TEXT FOR ANALYSIS

--- START ---

Outrage. Pain. Exhaustion. LaVar Charleston MS’07, PhD’10 went through an emotional wringer in May when he learned of George Floyd’s death under a Minneapolis police officer’s knee. For an African American man, the scenario felt chillingly familiar.
“If you’re in the Black community, you know someone this has happened to: discrimination, abuse, and violence at the hands of police,” says Charleston, associate dean for equity, diversity, and inclusion and clinical professor of Educational Leadership and Policy Analysis at the UW–Madison School of Education. “You envision yourself, your father, your nephews, your kids, your grandparents in that space.”
Charleston is inspired by the Black Lives Matter protests that arose after Floyd’s death. In the midst of tragedy, he sees hope — and believes UW–Madison is uniquely positioned to lead at this crucial moment. “We can change the world, and we must change the world,” Charleston insists. “If we don’t do it, who will?”
LaVar Charleston MS’07, PhD’10 believes UW–Madison is uniquely positioned to lead at this crucial moment.
How did George Floyd’s death affect you personally?
It recalled a time when I got pulled over for speeding. A gun was pointed at my head, and the officer’s hand was shaking. Whenever a policeman drives by me or pulls me over, still, my heart begins to race a bit. Even with a PhD, I’m looked at as a criminal, and it has to be because of my color. No one deserves to be treated like this, or to be governed by fear of the ones who pledged to protect and serve you. This is a constant reminder that systemic racism does indeed exist.
How do you define the Black Lives Matter movement?
It’s a response, an objection, and a refusal to accept state-sanctioned violence and anti-Black racism, which has permeated society for as long as we can remember. The movement connects Black people and others around the world with a shared desire for justice, for freedom, for civil rights and human rights.
How would you address objections to the Black Lives Matter protests?
Protests are actions that express disapproval. No matter how you do it, there’s opposition. You can peacefully protest in a place like Selma, as Martin Luther King did, and you got water hoses and dogs and death. You can peacefully protest as Colin Kaepernick did [in the NFL], and now you’re not a patriot. And so, when do you hear us? Protesting was how we broke away from Britain and became a nation, right? Much of our nation’s legislation regarding human and civil rights came in part by protest. Our First Amendment rights sanction our protest. It is what helps to define us as American.
What’s wrong with our system of policing?
We need police. My brother, who I love, is a 23-year veteran of the Detroit police department. But every time something like this happens, it extends the gap in trust. We have a whole system of policing that sweeps this violence under the rug, and we continue to protect those who are causing harm. It’s creating a splinter at a time when we’re trying to build unity.
Policing should be truly seen as a service organization. It should be seen as a special calling that merits significant training, understanding, and empathy. What’s wrong with our system of policing is it is often the opposite, stoking and promoting fear, resentment, hate, prejudice, bias, and other symptoms of systemic racism that are interwoven into the fabric of our country. A deeper look into some foundational goals and principles of policing in our country clearly demonstrates the original intent to preserve the slavery system. It seems in current policing, we still hold fast to some of these original ideals.
How are the protests transforming our world?

--- END ---

REQUIREMENT
Decide whether each statement below agrees with the interview, answering yes or no and quoting the words of the interview that settle it. 1. Charleston's brother has served for 23 years in the Detroit police department. 2. Charleston says he has never been pulled over by a police officer. 3. Charleston says policing should be seen as a service organization.

Stored data
--- START ---

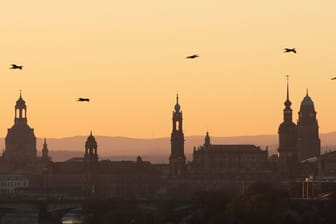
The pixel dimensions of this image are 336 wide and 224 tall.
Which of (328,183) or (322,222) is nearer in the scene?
(322,222)

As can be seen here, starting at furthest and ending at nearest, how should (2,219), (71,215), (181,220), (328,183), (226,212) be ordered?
(328,183) < (71,215) < (2,219) < (181,220) < (226,212)

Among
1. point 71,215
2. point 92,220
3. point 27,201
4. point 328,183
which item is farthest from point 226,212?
point 328,183

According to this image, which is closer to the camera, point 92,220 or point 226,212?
point 226,212

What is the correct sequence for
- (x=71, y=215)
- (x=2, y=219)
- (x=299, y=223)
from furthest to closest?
1. (x=71, y=215)
2. (x=2, y=219)
3. (x=299, y=223)

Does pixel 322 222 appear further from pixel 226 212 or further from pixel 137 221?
pixel 137 221

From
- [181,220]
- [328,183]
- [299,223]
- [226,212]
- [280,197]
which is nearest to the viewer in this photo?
[299,223]

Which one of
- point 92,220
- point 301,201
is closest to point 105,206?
point 92,220

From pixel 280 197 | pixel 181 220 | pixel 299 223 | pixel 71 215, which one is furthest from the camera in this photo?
pixel 71 215

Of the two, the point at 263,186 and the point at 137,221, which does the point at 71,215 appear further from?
the point at 137,221

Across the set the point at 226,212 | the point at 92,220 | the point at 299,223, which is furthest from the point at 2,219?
the point at 299,223
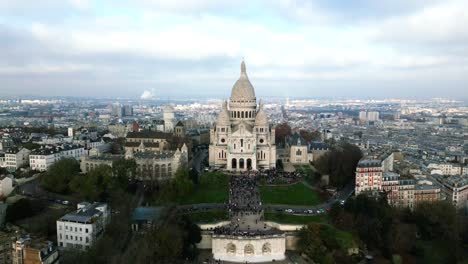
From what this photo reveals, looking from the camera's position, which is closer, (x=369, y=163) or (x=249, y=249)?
(x=249, y=249)

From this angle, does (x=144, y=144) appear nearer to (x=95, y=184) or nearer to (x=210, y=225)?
(x=95, y=184)

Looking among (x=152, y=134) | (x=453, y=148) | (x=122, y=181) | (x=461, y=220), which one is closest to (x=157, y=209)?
(x=122, y=181)

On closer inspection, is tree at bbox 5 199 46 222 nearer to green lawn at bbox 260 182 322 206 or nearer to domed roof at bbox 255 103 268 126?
green lawn at bbox 260 182 322 206

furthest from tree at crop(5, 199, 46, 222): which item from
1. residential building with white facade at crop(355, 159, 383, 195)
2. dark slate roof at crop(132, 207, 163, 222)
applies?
residential building with white facade at crop(355, 159, 383, 195)

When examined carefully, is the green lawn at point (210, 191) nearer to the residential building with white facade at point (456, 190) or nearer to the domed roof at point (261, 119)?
the domed roof at point (261, 119)

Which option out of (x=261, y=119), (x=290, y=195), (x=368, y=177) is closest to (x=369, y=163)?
(x=368, y=177)

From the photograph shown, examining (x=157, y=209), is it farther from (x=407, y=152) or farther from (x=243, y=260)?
(x=407, y=152)

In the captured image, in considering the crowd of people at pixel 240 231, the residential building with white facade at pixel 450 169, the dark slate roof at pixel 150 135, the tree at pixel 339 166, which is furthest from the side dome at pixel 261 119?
the crowd of people at pixel 240 231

--- END ---

TASK OUTPUT
1. Yes: "My brother, who I love, is a 23-year veteran of the Detroit police department."
2. No: "It recalled a time when I got pulled over for speeding."
3. Yes: "Policing should be truly seen as a service organization."